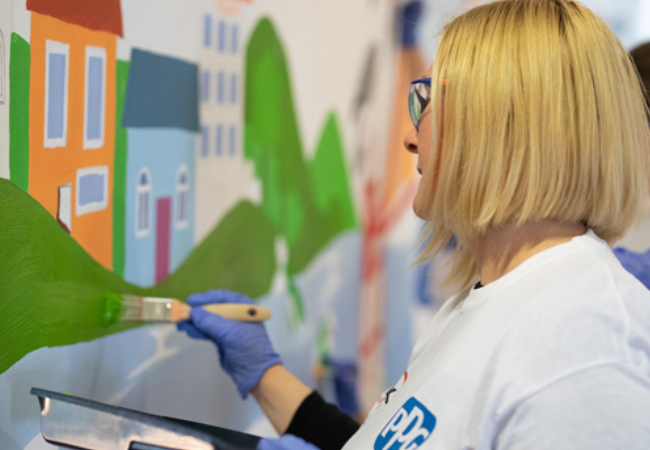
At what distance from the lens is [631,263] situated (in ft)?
4.39

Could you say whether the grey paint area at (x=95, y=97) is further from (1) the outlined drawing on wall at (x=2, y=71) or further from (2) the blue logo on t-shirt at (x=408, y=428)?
(2) the blue logo on t-shirt at (x=408, y=428)

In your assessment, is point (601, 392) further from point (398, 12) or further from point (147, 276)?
point (398, 12)

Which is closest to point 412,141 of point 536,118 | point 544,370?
point 536,118

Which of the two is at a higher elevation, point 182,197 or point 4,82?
point 4,82

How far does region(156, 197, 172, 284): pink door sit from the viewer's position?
3.92ft

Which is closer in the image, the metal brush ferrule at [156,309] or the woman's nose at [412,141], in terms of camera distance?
the woman's nose at [412,141]

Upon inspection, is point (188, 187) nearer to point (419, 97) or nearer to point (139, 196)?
point (139, 196)

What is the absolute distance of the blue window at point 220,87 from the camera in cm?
133

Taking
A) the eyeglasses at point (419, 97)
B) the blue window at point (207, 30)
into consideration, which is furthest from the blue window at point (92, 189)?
the eyeglasses at point (419, 97)

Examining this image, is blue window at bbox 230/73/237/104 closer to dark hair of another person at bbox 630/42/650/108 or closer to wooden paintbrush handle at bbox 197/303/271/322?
wooden paintbrush handle at bbox 197/303/271/322

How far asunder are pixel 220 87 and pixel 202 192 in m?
0.20

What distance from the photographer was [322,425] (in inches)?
46.4

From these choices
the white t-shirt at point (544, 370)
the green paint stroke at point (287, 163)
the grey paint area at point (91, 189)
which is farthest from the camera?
the green paint stroke at point (287, 163)

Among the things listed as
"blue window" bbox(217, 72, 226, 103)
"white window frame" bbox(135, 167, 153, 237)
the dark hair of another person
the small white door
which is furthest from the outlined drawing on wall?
the dark hair of another person
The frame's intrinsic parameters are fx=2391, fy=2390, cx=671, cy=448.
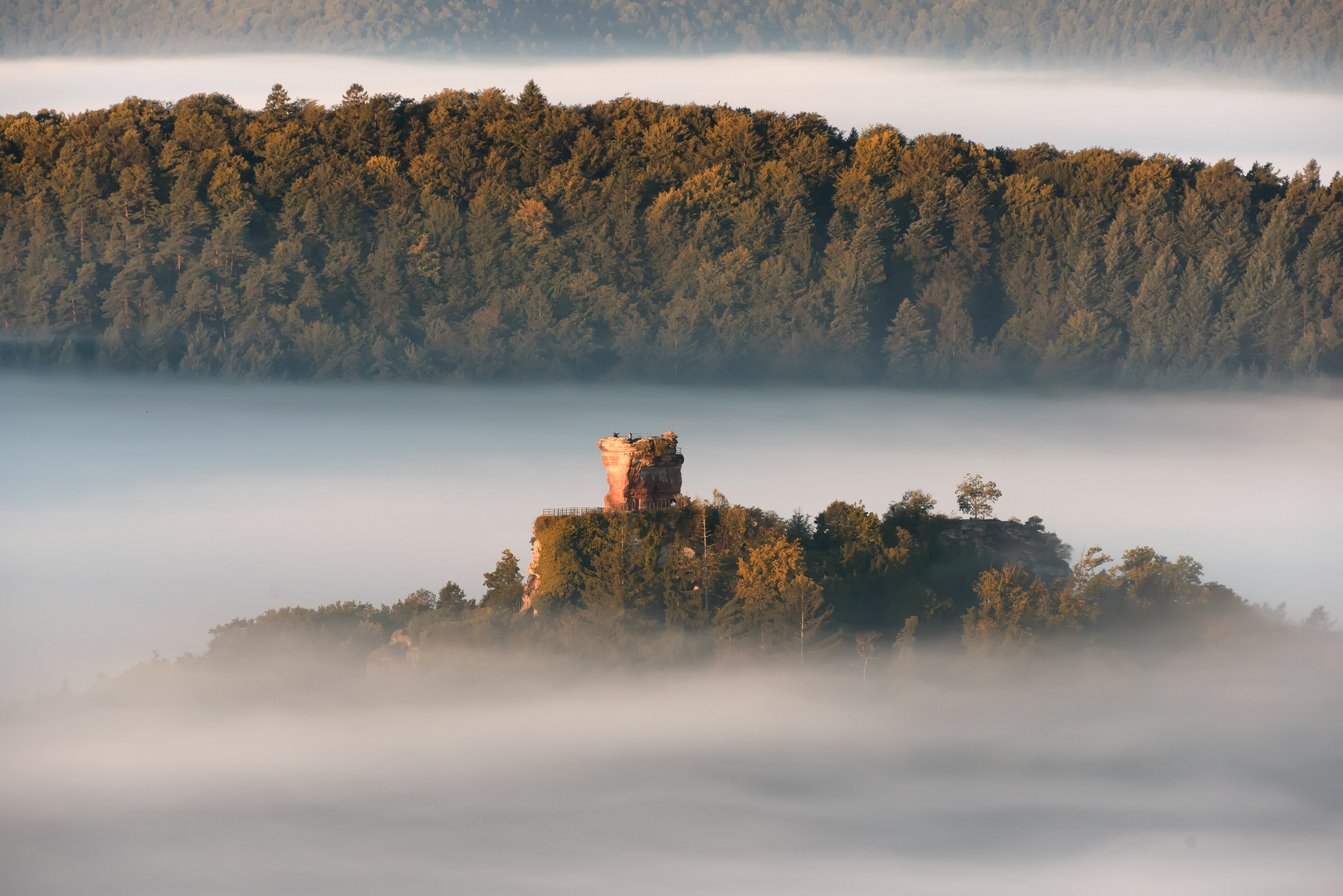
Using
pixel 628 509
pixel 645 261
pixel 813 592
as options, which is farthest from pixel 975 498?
pixel 645 261

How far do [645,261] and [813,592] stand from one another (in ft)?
264

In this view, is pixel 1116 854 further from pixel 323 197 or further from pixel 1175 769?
pixel 323 197

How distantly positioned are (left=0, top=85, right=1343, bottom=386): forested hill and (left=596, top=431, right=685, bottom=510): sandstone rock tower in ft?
254

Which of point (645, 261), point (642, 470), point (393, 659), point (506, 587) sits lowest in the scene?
point (393, 659)

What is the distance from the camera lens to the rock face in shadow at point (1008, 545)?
86.8 m

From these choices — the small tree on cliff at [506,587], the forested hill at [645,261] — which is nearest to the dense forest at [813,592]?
the small tree on cliff at [506,587]

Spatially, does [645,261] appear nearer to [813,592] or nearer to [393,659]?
[393,659]

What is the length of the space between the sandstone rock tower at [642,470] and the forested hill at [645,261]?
3051 inches

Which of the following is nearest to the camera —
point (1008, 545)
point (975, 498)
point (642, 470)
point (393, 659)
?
point (642, 470)

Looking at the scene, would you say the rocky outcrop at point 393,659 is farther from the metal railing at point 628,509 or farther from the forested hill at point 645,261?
the forested hill at point 645,261

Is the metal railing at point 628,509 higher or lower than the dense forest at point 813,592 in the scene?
higher

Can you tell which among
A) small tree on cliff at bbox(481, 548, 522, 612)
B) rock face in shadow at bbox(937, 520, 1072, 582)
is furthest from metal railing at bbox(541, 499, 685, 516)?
rock face in shadow at bbox(937, 520, 1072, 582)

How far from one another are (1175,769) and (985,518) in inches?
1272

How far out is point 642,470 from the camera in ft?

■ **Directions**: Write out exactly the lines of the entries above that run from the line containing "From these choices —" through the last line, including both.

■ **Task solution**:
From these choices — the small tree on cliff at [506,587], the forested hill at [645,261] — which is nearest to the dense forest at [813,592]?
the small tree on cliff at [506,587]

Spatially, does [645,261] appear nearer to [813,592] or nearer to [393,659]?
[393,659]

What is the length of the space between the sandstone rock tower at [642,470] and the forested hill at [645,261]?
3051 inches

Which of the following is nearest to the camera —
point (1008, 545)
point (975, 498)
point (642, 470)
point (393, 659)
?
point (642, 470)

Looking at the scene, would you say the rocky outcrop at point 393,659 is farther from the metal railing at point 628,509 or farther from the forested hill at point 645,261?
the forested hill at point 645,261

Is the metal railing at point 628,509 higher or lower than the dense forest at point 813,592 in the scene?
higher

Can you tell which among
A) small tree on cliff at bbox(481, 548, 522, 612)
B) rock face in shadow at bbox(937, 520, 1072, 582)
is furthest from metal railing at bbox(541, 499, 685, 516)?
rock face in shadow at bbox(937, 520, 1072, 582)

How far from one another are (1175,769) and (985,518) in inches?
1272

How far out is point 642,470 from the camera in ft?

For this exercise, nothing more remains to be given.